### RECORDS FOR THIS TASK
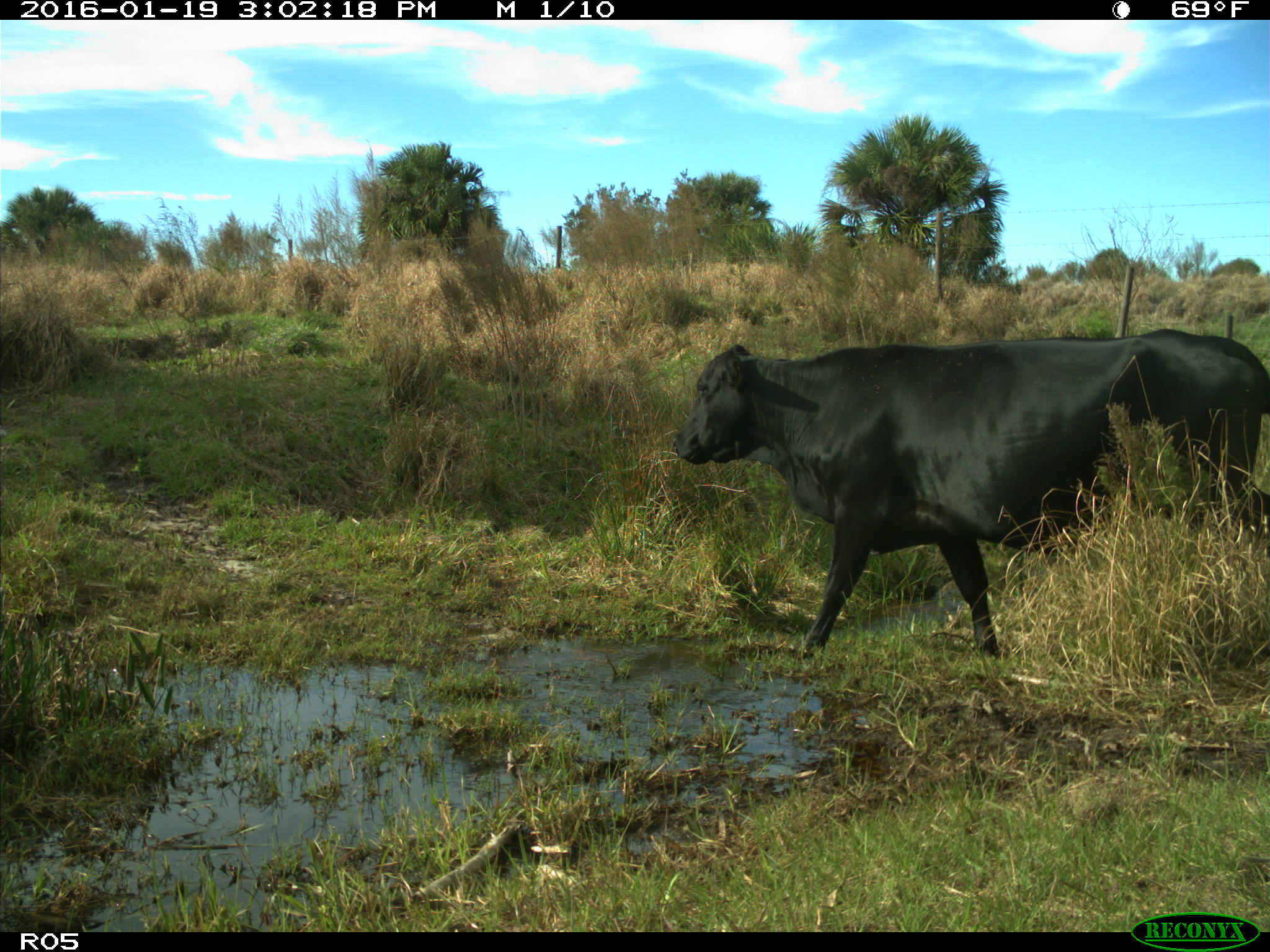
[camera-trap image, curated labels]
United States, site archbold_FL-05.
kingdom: Animalia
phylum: Chordata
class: Mammalia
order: Artiodactyla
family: Bovidae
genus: Bos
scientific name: Bos taurus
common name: domestic cow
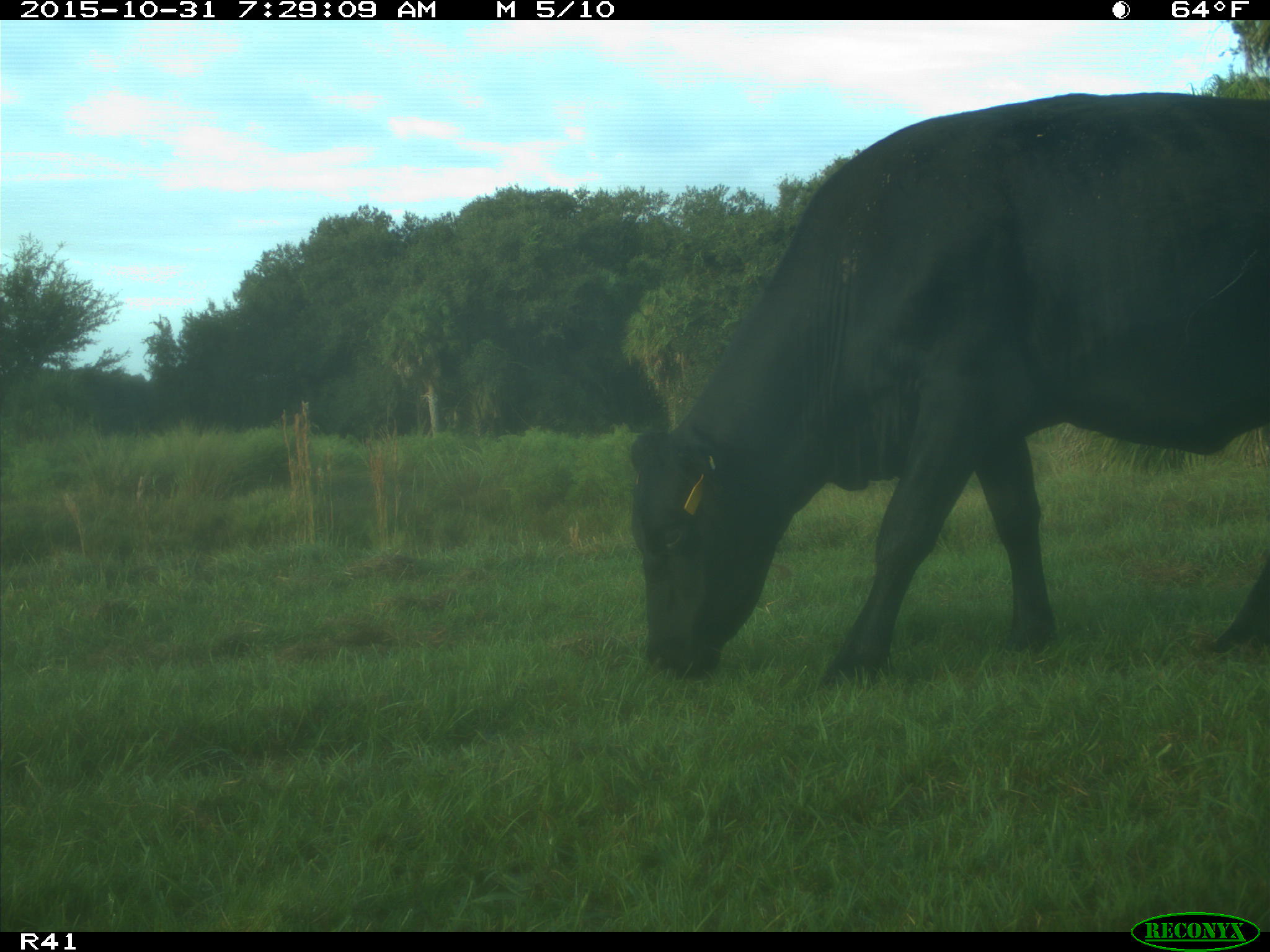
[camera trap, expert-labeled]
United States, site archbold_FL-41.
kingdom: Animalia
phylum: Chordata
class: Mammalia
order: Artiodactyla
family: Bovidae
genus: Bos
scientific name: Bos taurus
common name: domestic cow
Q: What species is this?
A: Bos taurus (domestic cow).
######
• **TASK**:
Restate the preceding entries in full, word for word, with the pictures removed.

• **WRITTEN RESPONSE**:
[camera-trap image, curated labels]
United States, site archbold_FL-05.
kingdom: Animalia
phylum: Chordata
class: Mammalia
order: Artiodactyla
family: Bovidae
genus: Bos
scientific name: Bos taurus
common name: domestic cow
[camera trap, expert-labeled]
United States, site archbold_FL-41.
kingdom: Animalia
phylum: Chordata
class: Mammalia
order: Artiodactyla
family: Bovidae
genus: Bos
scientific name: Bos taurus
common name: domestic cow
Q: What species is this?
A: Bos taurus (domestic cow).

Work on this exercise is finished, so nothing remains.